Aim: non-alcoholic fatty liver disease (NAFLD) is one of the end-target organ damage of lipid metabolism alterations. There are no clear data about the connection between steatohepatitis and heart involvement. However, many risk factors overlap in both diseases. Therefore, a possible connection between the two organs may be plausible.
Our purpose was to evaluate the risk of cardiovascular disease in NAFLD.
Methods: We studied 41 patients (26 male, mean age 58.71±13.56 SD) who presented NAFLD detected FLI score and by ultrasound compared to 88 controll patients who were NAFLD negative (55M, mean aged 57.39± 9.91 SD). We evaluated liver stiffness as fibrosis marker measured by share wave technology. To evaluate the cardiovascular risk we calculated for each patient the Atherosclerosis Cardiovascular disease score (ASCVD-10-yr).
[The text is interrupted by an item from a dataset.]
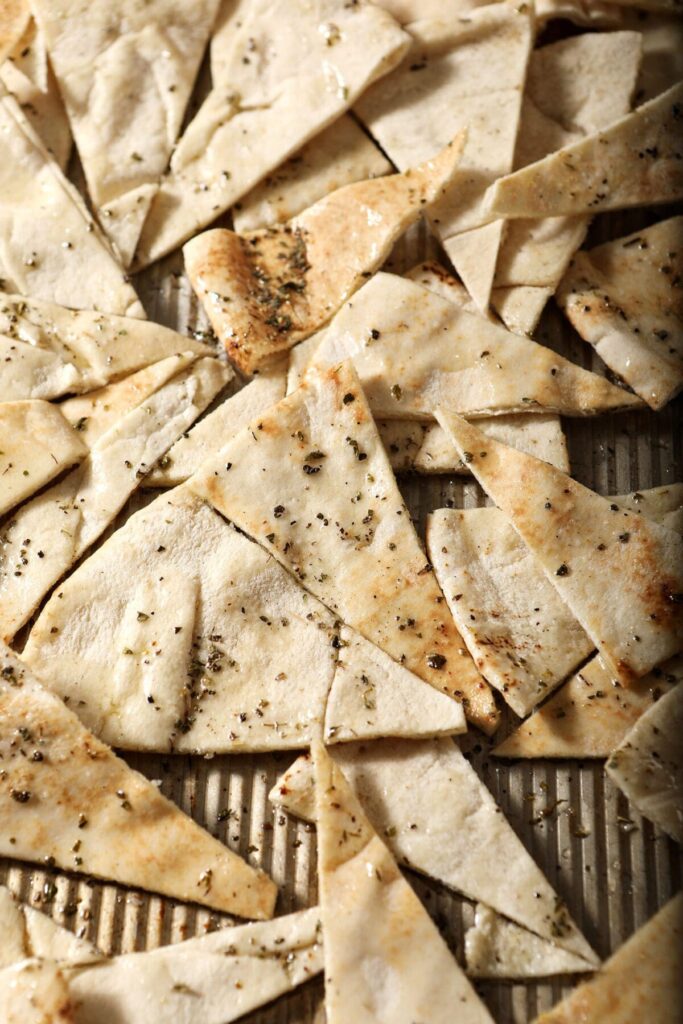 Seasoned pita triangles on a sheet pan before baking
Results: in NAFLD group, arterial essential hypertension was found in 58% (n.=24) and diabetes in 34% (n.=14); no differences in control group. However, patients with NAFLD had an increased liver fibrosis (median metavir class 1 [IQR 1-3], p<0.05), and an increased cardiovascular risk compared to controls (ASCVD-10-yr 17.21 ± 17.99% vs 7.93 ± 7.68, p<0.05). The Metavir class was directly correlated to ASCVD-10-yr (Spearman r 0.37, p<0.01). The same direct correlation was found between ASCVD-10-yr and absolute liver stiffness values evaluated as kPa (Pearson r 0.39, p<0.05).
Conclusions: Our data suggest that NAFLD may be associated to a reduced life-expectancy also due to cardiovascular disease. These data suggest to evaluate the cardiovascular disease in the course of liver steatosis. Thus, a comprehensive evaluation may be useful in order to optimize the tailored therapy for these patients. Further prospective studies are needed to confirm our data.